--- start ---
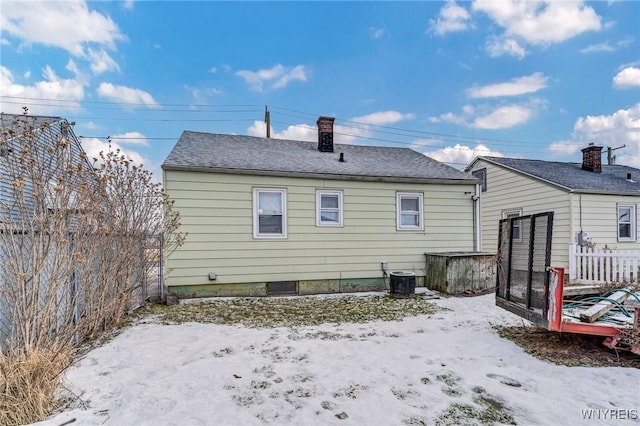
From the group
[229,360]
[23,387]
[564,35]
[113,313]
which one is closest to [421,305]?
[229,360]

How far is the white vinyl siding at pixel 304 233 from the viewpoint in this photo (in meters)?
7.75

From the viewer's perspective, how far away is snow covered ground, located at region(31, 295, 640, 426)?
2641mm

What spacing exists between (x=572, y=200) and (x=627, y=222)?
2978 mm

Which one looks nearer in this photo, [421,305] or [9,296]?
[9,296]

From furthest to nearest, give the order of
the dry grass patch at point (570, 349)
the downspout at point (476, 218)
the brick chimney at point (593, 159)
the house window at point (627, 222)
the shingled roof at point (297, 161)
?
the brick chimney at point (593, 159), the house window at point (627, 222), the downspout at point (476, 218), the shingled roof at point (297, 161), the dry grass patch at point (570, 349)

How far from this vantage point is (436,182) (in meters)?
9.36

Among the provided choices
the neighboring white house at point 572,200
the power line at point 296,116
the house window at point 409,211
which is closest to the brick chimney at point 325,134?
the house window at point 409,211

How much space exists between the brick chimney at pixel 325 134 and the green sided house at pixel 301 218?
72 cm

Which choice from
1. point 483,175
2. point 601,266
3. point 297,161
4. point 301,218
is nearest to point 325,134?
point 297,161

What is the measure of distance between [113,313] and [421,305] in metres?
5.83

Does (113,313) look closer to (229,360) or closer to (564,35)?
(229,360)

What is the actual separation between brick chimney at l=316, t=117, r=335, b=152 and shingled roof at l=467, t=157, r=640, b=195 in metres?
7.51

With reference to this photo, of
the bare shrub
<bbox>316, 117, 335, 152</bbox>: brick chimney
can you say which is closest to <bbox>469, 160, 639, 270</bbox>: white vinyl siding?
<bbox>316, 117, 335, 152</bbox>: brick chimney

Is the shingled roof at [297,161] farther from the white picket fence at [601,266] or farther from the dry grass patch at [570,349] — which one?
the dry grass patch at [570,349]
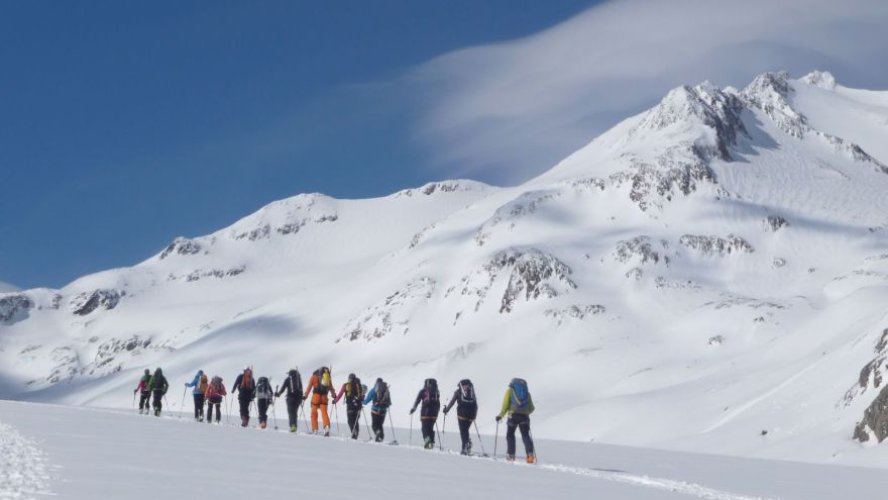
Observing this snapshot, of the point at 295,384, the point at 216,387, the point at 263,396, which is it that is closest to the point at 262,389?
the point at 263,396

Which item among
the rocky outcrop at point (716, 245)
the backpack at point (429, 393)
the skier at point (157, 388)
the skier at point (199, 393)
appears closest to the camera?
the backpack at point (429, 393)

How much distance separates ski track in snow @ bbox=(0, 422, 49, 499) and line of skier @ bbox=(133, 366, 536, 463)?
426 inches

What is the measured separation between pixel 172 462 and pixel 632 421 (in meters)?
69.5

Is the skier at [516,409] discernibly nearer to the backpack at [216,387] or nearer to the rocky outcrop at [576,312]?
the backpack at [216,387]

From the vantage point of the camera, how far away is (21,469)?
54.1 feet

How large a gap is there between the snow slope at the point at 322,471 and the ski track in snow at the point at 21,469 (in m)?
0.02

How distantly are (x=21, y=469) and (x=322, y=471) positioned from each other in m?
5.25

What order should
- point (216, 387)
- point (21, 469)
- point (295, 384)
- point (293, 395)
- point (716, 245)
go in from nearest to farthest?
point (21, 469) < point (293, 395) < point (295, 384) < point (216, 387) < point (716, 245)

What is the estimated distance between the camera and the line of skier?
27.6m

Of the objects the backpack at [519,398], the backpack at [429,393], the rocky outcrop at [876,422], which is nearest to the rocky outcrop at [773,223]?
the rocky outcrop at [876,422]

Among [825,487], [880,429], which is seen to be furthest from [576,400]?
[825,487]

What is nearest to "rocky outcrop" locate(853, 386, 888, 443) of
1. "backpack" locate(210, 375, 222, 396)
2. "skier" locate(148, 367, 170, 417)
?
"backpack" locate(210, 375, 222, 396)

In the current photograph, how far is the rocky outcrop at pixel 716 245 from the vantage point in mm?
184375

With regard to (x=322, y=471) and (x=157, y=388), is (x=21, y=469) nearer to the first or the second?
(x=322, y=471)
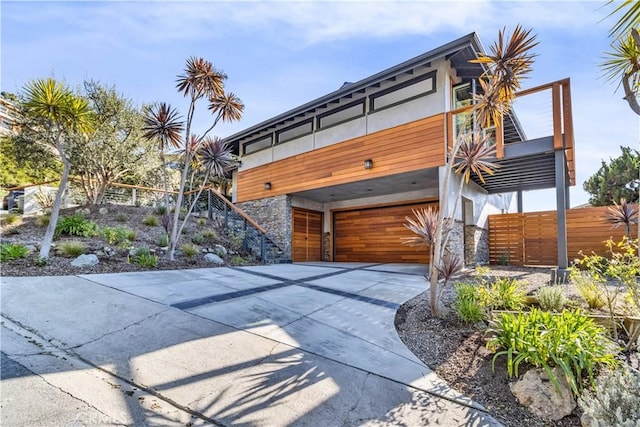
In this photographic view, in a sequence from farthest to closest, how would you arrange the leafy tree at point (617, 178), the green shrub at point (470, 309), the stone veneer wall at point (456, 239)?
the leafy tree at point (617, 178)
the stone veneer wall at point (456, 239)
the green shrub at point (470, 309)

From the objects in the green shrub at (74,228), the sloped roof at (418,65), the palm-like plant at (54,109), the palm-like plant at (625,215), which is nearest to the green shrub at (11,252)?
the palm-like plant at (54,109)

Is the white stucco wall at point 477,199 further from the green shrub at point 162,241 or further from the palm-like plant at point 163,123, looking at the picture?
the green shrub at point 162,241

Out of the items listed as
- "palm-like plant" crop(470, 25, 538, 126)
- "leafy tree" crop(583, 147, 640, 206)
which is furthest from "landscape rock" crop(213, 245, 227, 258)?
"leafy tree" crop(583, 147, 640, 206)

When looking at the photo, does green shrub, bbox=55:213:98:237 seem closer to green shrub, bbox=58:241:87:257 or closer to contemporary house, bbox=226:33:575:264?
green shrub, bbox=58:241:87:257

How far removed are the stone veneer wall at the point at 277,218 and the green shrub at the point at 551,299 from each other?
8650 millimetres

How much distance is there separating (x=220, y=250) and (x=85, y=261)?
A: 153 inches

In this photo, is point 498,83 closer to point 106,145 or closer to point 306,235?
point 306,235

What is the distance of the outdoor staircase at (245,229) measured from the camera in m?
10.5

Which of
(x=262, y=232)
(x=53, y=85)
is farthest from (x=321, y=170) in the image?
(x=53, y=85)

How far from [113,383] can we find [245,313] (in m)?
1.71

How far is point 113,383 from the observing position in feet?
7.72

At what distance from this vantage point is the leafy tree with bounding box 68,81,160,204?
1070 centimetres

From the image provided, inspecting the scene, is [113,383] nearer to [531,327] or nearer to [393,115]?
[531,327]

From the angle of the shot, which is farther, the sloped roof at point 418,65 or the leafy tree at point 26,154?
the leafy tree at point 26,154
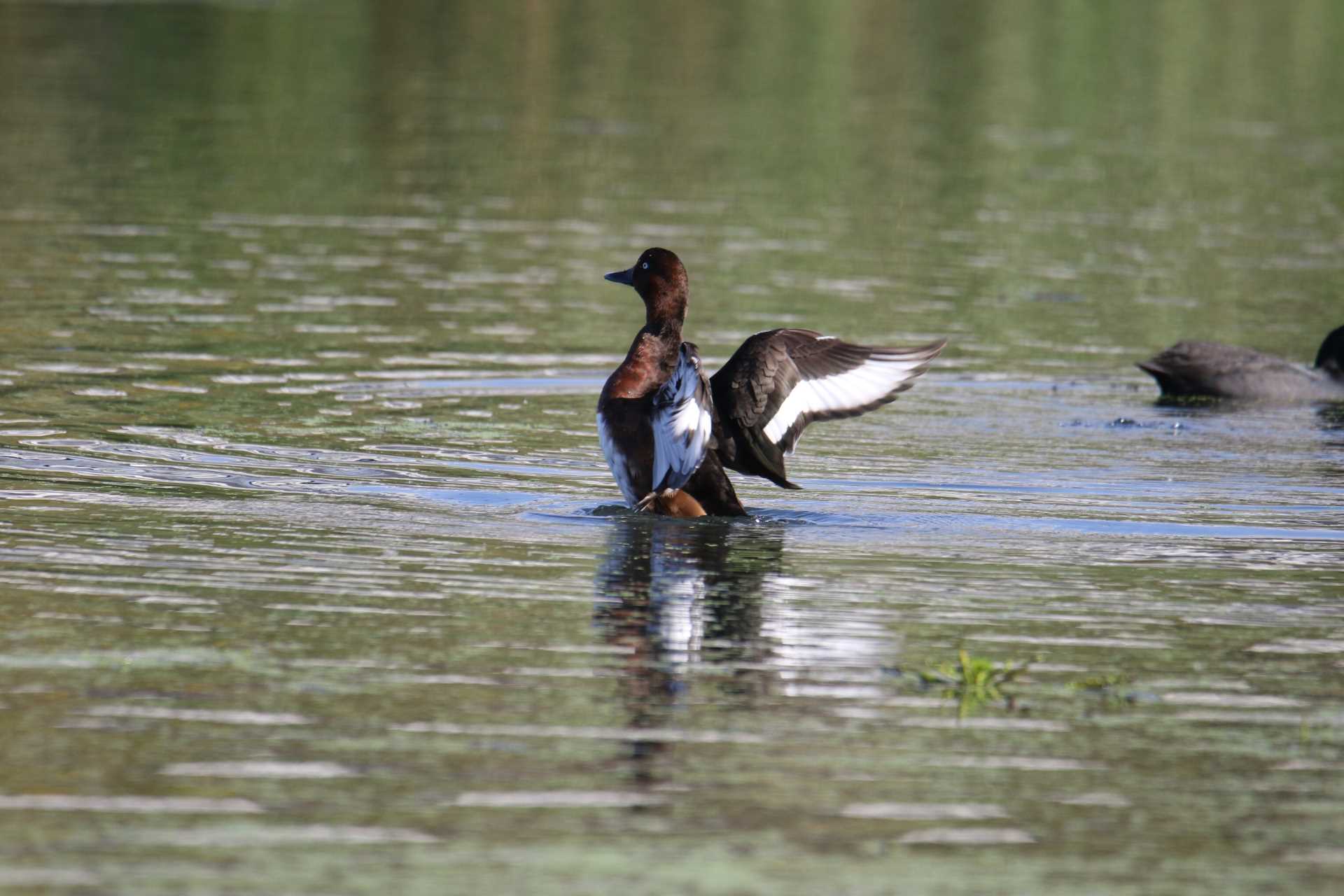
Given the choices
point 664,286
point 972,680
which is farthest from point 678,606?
point 664,286

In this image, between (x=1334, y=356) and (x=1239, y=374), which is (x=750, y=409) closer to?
(x=1239, y=374)

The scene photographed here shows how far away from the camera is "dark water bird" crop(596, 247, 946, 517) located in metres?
8.48

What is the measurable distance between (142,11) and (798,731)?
1383 inches

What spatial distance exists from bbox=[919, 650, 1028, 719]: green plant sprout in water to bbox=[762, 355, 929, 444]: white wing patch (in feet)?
8.07

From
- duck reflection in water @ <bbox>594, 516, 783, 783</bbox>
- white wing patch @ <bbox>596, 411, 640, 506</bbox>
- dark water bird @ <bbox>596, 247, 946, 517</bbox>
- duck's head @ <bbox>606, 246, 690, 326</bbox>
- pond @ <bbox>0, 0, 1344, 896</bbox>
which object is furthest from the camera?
duck's head @ <bbox>606, 246, 690, 326</bbox>

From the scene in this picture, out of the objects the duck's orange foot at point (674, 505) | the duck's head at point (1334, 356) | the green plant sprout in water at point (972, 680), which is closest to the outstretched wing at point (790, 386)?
the duck's orange foot at point (674, 505)

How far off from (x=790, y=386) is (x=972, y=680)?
2.71 meters

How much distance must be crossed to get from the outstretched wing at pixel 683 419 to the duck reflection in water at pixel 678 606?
Result: 31cm

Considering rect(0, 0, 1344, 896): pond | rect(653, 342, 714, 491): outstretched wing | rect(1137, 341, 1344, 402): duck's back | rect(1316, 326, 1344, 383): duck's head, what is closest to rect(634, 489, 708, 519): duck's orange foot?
rect(0, 0, 1344, 896): pond

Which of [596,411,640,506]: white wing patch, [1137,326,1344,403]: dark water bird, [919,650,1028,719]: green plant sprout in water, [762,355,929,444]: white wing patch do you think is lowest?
--- end ---
• STATED GOAL
Copy out each line word for word, please, skipping the images.

• EXERCISE RESPONSE
From the group
[229,360]
[23,387]
[564,35]
[113,313]
which one is closest to [421,305]?
[229,360]

How far is the white vinyl siding at pixel 304 233 from the viewpoint in this photo (in meters)?
7.75

From the viewer's perspective, how far away is snow covered ground, located at region(31, 295, 640, 426)?
2641mm

What spacing exists between (x=572, y=200) and (x=627, y=222)?
2978 mm

Which one looks nearer in this photo, [421,305] or [9,296]?
[9,296]

From furthest to nearest, give the order of
the dry grass patch at point (570, 349)
the downspout at point (476, 218)
the brick chimney at point (593, 159)
the house window at point (627, 222)
the shingled roof at point (297, 161)
?
the brick chimney at point (593, 159), the house window at point (627, 222), the downspout at point (476, 218), the shingled roof at point (297, 161), the dry grass patch at point (570, 349)

How far from this vantage point is (436,182) (in meters)?
9.36

Among the provided choices
the neighboring white house at point 572,200
the power line at point 296,116
the house window at point 409,211
which is closest to the brick chimney at point 325,134?
the house window at point 409,211

How much space exists between the brick chimney at pixel 325 134 and the green sided house at pixel 301 218?
72 cm

Which choice from
1. point 483,175
2. point 601,266
3. point 297,161
4. point 301,218
is nearest to point 325,134?
point 297,161

What is the measure of distance between [113,313] and [421,305] in metres?
5.83

Does (113,313) look closer to (229,360) or closer to (564,35)?
(229,360)

What is the actual separation between brick chimney at l=316, t=117, r=335, b=152 and shingled roof at l=467, t=157, r=640, b=195 in metres?
7.51

With reference to this photo, of
the bare shrub
<bbox>316, 117, 335, 152</bbox>: brick chimney
can you say which is closest to <bbox>469, 160, 639, 270</bbox>: white vinyl siding?
<bbox>316, 117, 335, 152</bbox>: brick chimney

Is the shingled roof at [297,161] farther from the white picket fence at [601,266] or farther from the dry grass patch at [570,349] — which one?
the dry grass patch at [570,349]
Observing this snapshot, of the point at 295,384, the point at 216,387, the point at 263,396, which is it that is closest to the point at 262,389?
the point at 263,396

Which item among
the rocky outcrop at point (716, 245)
the backpack at point (429, 393)
the skier at point (157, 388)
the skier at point (199, 393)
appears closest to the camera?
the backpack at point (429, 393)

How much distance separates ski track in snow @ bbox=(0, 422, 49, 499) and line of skier @ bbox=(133, 366, 536, 463)?
426 inches

What is the measured separation between pixel 172 462 and pixel 632 421 (in meters)?
69.5

Is the skier at [516,409] discernibly nearer to the backpack at [216,387] or nearer to the rocky outcrop at [576,312]?
the backpack at [216,387]

From the vantage point of the camera, how far away is (21,469)?
54.1 feet

How large a gap is there between the snow slope at the point at 322,471 and the ski track in snow at the point at 21,469 (in m)?
0.02

How distantly are (x=21, y=469) and (x=322, y=471) positioned from each other in m?
5.25

What order should
- point (216, 387)
- point (21, 469)
- point (295, 384)
- point (293, 395)
- point (716, 245)
go in from nearest to farthest?
point (21, 469) < point (293, 395) < point (295, 384) < point (216, 387) < point (716, 245)

What is the estimated distance between the camera and the line of skier?
27.6m

Of the objects the backpack at [519,398], the backpack at [429,393], the rocky outcrop at [876,422], which is nearest to the rocky outcrop at [773,223]?
the rocky outcrop at [876,422]

Among [825,487], [880,429], which is seen to be furthest from [576,400]?
[825,487]

What is nearest to "rocky outcrop" locate(853, 386, 888, 443) of
1. "backpack" locate(210, 375, 222, 396)
2. "skier" locate(148, 367, 170, 417)
?
"backpack" locate(210, 375, 222, 396)

In the current photograph, how far is the rocky outcrop at pixel 716 245 from the vantage point in mm?
184375

With regard to (x=322, y=471) and (x=157, y=388), is (x=21, y=469) nearer to the first or the second?
(x=322, y=471)
In this photographic view, in a sequence from farthest to closest, how would you arrange the leafy tree at point (617, 178), the green shrub at point (470, 309), the stone veneer wall at point (456, 239)?
the leafy tree at point (617, 178)
the stone veneer wall at point (456, 239)
the green shrub at point (470, 309)

From the objects in the green shrub at (74,228), the sloped roof at (418,65), the palm-like plant at (54,109), the palm-like plant at (625,215), which is nearest to the green shrub at (11,252)?
the palm-like plant at (54,109)

Is the white stucco wall at point 477,199 further from the green shrub at point 162,241 or further from the palm-like plant at point 163,123, looking at the picture?
the green shrub at point 162,241

Out of the items listed as
- "palm-like plant" crop(470, 25, 538, 126)
- "leafy tree" crop(583, 147, 640, 206)
which is furthest from "landscape rock" crop(213, 245, 227, 258)?
"leafy tree" crop(583, 147, 640, 206)

When looking at the photo, does green shrub, bbox=55:213:98:237 seem closer to green shrub, bbox=58:241:87:257 or closer to contemporary house, bbox=226:33:575:264?
green shrub, bbox=58:241:87:257

How far removed are the stone veneer wall at the point at 277,218 and the green shrub at the point at 551,299 from each other?
8650 millimetres

How much distance is there separating (x=220, y=250) and (x=85, y=261)?
A: 153 inches

In this photo, is point 498,83 closer to point 106,145 or closer to point 306,235?
point 306,235

What is the distance of the outdoor staircase at (245,229) measured from the camera in m?
10.5

Which of
(x=262, y=232)
(x=53, y=85)
is farthest from (x=321, y=170) in the image?
(x=53, y=85)

How far from [113,383] can we find [245,313] (in m)?
1.71

How far is point 113,383 from the observing position in feet?
7.72

At what distance from this vantage point is the leafy tree with bounding box 68,81,160,204?
1070 centimetres

From the image provided, inspecting the scene, is [113,383] nearer to [531,327] or nearer to [393,115]?
[531,327]

From the angle of the shot, which is farther, the sloped roof at point 418,65 or the leafy tree at point 26,154?
the leafy tree at point 26,154
Given the choices
point 664,286
point 972,680
which is farthest from point 678,606?
point 664,286

In this image, between (x=1334, y=356) and (x=1239, y=374), which is (x=750, y=409) closer to?
(x=1239, y=374)

The scene photographed here shows how far away from the camera is "dark water bird" crop(596, 247, 946, 517) located in metres?
8.48

What is the measurable distance between (142,11) and (798,731)?
1383 inches

What spatial distance exists from bbox=[919, 650, 1028, 719]: green plant sprout in water to bbox=[762, 355, 929, 444]: white wing patch (in feet)?
8.07

From
- duck reflection in water @ <bbox>594, 516, 783, 783</bbox>
- white wing patch @ <bbox>596, 411, 640, 506</bbox>
- dark water bird @ <bbox>596, 247, 946, 517</bbox>
- duck's head @ <bbox>606, 246, 690, 326</bbox>
- pond @ <bbox>0, 0, 1344, 896</bbox>
which object is furthest from the camera?
duck's head @ <bbox>606, 246, 690, 326</bbox>

From the scene in this picture, out of the objects the duck's orange foot at point (674, 505) | the duck's head at point (1334, 356) | the green plant sprout in water at point (972, 680), which is closest to the outstretched wing at point (790, 386)?
the duck's orange foot at point (674, 505)

How far off from (x=790, y=386) is (x=972, y=680)?
2.71 meters

How much distance must be crossed to get from the outstretched wing at pixel 683 419 to the duck reflection in water at pixel 678 606?
Result: 31cm

Considering rect(0, 0, 1344, 896): pond | rect(653, 342, 714, 491): outstretched wing | rect(1137, 341, 1344, 402): duck's back | rect(1316, 326, 1344, 383): duck's head, what is closest to rect(634, 489, 708, 519): duck's orange foot?
rect(0, 0, 1344, 896): pond

Which of [596,411,640,506]: white wing patch, [1137,326,1344,403]: dark water bird, [919,650,1028,719]: green plant sprout in water, [762,355,929,444]: white wing patch do you think is lowest?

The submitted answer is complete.